Der Fluss des Lebens

Der Fluss des Lebens

zitiert aus dem Buch "UPASANA - das gute Gefühl", Kapitel 22, Seite 325 ff.
von Sukumar aus Südindien, spiritueller Lehrer von Eberhard Bärr

 

Jeder Fluss beginnt irgendwo an einer kleinen Quelle. Es sind anfangs nur kleine, individuelle Tropfen, die dann zu einem kleinen Bach zusammenfließen. Viele kleine Bäche verbinden sich miteinander und werden zu einem großen Fluss. Manchmal geht der Fluss durch Stromschnellen und Turbulenzen, schlägt an Felsen an, fließt weiter, manchmal sanft, manchmal wild in den Wasserfällen, manchmal dreht er sich in Strudeln. In diesem Verlauf verdunstet schon ein großer Teil des Wassers, versickert in der Erde oder wird konsumiert. Nicht jeder Tropfen, der aus der Quelle kommt, wird den Ozean erreichen. Ungeachtet all dieser Vorgänge fließt der Fluss dahin, als würde er seinen Weg kennen.

 

Stell Dir vor, jeder einzelne Tropfen müsste seine Individualität aufrecht erhalten. Er würde sich für den Lauf des Flusses verantwortlich fühlen, mit der Vorstellung diesen beeinflussen zu können. Er wäre überzeugt davon, dass der Fluss immer ruhig und sanft dahinfließen müsse.

Einträge:
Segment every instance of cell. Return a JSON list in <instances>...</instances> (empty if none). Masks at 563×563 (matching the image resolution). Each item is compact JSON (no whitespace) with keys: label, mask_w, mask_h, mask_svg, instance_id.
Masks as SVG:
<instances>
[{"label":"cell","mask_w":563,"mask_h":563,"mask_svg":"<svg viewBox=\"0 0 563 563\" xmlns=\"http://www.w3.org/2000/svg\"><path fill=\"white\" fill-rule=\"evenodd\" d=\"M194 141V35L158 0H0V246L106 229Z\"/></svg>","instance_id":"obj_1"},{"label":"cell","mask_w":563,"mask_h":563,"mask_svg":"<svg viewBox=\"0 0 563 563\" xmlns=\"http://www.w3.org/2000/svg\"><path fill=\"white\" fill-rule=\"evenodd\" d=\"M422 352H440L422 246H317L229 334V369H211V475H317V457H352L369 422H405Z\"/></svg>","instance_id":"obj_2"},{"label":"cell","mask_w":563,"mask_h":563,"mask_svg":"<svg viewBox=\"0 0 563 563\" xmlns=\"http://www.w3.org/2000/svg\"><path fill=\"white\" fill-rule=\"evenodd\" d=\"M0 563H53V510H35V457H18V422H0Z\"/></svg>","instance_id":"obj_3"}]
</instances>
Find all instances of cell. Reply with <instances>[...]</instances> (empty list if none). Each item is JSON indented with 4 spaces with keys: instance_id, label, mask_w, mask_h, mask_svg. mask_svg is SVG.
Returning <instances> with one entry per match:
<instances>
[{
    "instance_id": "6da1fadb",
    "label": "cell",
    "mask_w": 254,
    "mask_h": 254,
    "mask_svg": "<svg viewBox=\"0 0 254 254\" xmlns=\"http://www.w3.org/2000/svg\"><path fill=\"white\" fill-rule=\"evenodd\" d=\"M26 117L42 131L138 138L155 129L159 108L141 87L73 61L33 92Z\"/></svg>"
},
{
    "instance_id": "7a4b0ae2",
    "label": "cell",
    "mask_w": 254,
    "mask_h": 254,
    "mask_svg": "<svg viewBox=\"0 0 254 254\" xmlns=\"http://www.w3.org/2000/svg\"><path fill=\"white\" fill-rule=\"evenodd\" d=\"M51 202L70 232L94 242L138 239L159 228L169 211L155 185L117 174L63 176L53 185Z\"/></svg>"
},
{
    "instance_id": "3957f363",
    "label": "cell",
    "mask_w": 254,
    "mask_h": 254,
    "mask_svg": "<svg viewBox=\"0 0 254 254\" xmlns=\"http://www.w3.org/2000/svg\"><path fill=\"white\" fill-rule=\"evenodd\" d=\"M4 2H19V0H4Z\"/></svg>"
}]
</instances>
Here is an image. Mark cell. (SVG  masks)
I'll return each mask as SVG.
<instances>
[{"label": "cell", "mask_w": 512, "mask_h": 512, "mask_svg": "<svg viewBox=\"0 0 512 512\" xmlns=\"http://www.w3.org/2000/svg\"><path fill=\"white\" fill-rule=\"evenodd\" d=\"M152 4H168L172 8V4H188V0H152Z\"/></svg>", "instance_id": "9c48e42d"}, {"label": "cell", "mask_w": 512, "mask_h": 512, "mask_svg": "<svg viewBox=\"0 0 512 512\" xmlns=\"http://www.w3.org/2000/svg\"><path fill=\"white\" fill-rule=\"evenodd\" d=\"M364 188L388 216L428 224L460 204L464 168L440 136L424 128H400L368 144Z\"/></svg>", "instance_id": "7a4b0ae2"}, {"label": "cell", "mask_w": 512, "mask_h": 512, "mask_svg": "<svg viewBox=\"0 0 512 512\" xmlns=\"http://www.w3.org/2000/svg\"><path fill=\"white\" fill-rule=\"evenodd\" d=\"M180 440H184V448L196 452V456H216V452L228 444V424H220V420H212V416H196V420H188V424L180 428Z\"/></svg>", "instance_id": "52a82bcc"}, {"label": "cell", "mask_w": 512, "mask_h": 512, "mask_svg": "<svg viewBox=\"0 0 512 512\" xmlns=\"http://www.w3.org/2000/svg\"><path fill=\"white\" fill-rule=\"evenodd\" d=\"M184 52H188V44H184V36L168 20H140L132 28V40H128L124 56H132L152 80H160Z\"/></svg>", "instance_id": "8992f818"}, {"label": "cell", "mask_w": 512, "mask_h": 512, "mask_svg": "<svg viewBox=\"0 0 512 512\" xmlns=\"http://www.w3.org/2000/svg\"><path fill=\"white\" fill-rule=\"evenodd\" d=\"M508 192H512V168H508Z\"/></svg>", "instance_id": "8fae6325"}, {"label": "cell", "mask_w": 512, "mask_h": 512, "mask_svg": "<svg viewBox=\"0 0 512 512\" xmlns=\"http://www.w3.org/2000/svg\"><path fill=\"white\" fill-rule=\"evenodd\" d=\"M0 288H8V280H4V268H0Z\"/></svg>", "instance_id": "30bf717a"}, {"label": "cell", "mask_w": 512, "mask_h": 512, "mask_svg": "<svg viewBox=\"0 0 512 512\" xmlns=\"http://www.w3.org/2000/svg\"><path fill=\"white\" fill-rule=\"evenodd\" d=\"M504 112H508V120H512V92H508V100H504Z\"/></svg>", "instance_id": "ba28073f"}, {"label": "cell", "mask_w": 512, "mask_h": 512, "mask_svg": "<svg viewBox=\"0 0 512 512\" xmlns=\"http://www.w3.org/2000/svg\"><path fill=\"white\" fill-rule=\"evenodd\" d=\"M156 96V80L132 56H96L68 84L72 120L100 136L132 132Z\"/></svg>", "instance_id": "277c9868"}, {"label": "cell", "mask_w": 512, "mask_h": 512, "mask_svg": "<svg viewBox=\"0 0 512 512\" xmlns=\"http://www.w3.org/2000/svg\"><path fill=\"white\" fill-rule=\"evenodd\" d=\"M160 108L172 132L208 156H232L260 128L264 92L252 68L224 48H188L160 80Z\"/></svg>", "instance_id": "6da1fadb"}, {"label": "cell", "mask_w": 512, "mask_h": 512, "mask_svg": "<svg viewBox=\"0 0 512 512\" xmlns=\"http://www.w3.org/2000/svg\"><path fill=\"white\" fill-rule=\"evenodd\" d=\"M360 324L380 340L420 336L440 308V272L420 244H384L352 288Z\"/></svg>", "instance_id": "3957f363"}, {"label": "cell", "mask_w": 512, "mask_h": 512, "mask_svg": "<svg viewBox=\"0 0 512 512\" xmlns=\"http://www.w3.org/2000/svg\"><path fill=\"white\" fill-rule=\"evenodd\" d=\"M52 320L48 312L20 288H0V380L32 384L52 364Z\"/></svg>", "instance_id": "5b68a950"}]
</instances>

Arbeitsauftrag 1:
Fasse den Absatz „Jeder Fluss beginnt irgendwo an einer kleinen Quelle“ aus dem Text über den Fluss des Lebens als kurze Stichpunktliste zusammen und behalte dabei seine wesentlichen Aussagen bei.
Arbeitsauftrag 2:
Schreibe den Text über den Fluss des Lebens im Anschluss an seinen letzten Satz weiter.

Antwort 1:
- Ein Fluss entsteht an einer kleinen Quelle aus einzelnen Tropfen, die zu Bächen und schließlich zu einem großen Fluss zusammenfließen.
- Sein Lauf wechselt: Stromschnellen, Turbulenzen, Felsen, sanfte Strecken, Wasserfälle und Strudel.
- Unterwegs verdunstet ein großer Teil des Wassers, versickert oder wird verbraucht. Nicht jeder Tropfen erreicht den Ozean.
- Trotz allem fließt der Fluss weiter, als kenne er seinen Weg.

Antwort 2:
 

Das Leben ist wie ein großer Fluss. Es gibt nicht viele verschiedene Leben. Es gibt einen Fluss des Lebens, der nicht vom Dasein getrennt werden kann. So wie der Raum nicht getrennt werden kann von dem, was in ihm geschieht, so kann auch das Leben nicht von der reinen Existenz getrennt werden. Nur das Individuum (die Persönlichkeit/das Ego) lebt in der Annahme, für das Leben verantwortlich zu sein und es verbessern zu können. Damit versucht es, sich einen zu "großen Schuh" anzuziehen. Es bürdet sich dadurch die Last der Welt auf und leidet darunter. Das ist Unwissenheit.

 

Irgendwann und irgendwie haben wir diese Individualität angenommen und in dieser Unwissenheit glauben wir, wir seien intelligent. Arroganz, Stolz, Sturheit, Gegenwehr und Aggression, sind die Eigenschaften des Ego und Ursache allen Leidens. Wir weigern uns einzugestehen, dass wir hilflos sind und wollen nicht aufgeben. Spirituelles Wissen ist nur darauf ausgerichtet, das Ego zur Aufgabe zu bringen, indem es seine eigene Hilflosigkeit eingesteht.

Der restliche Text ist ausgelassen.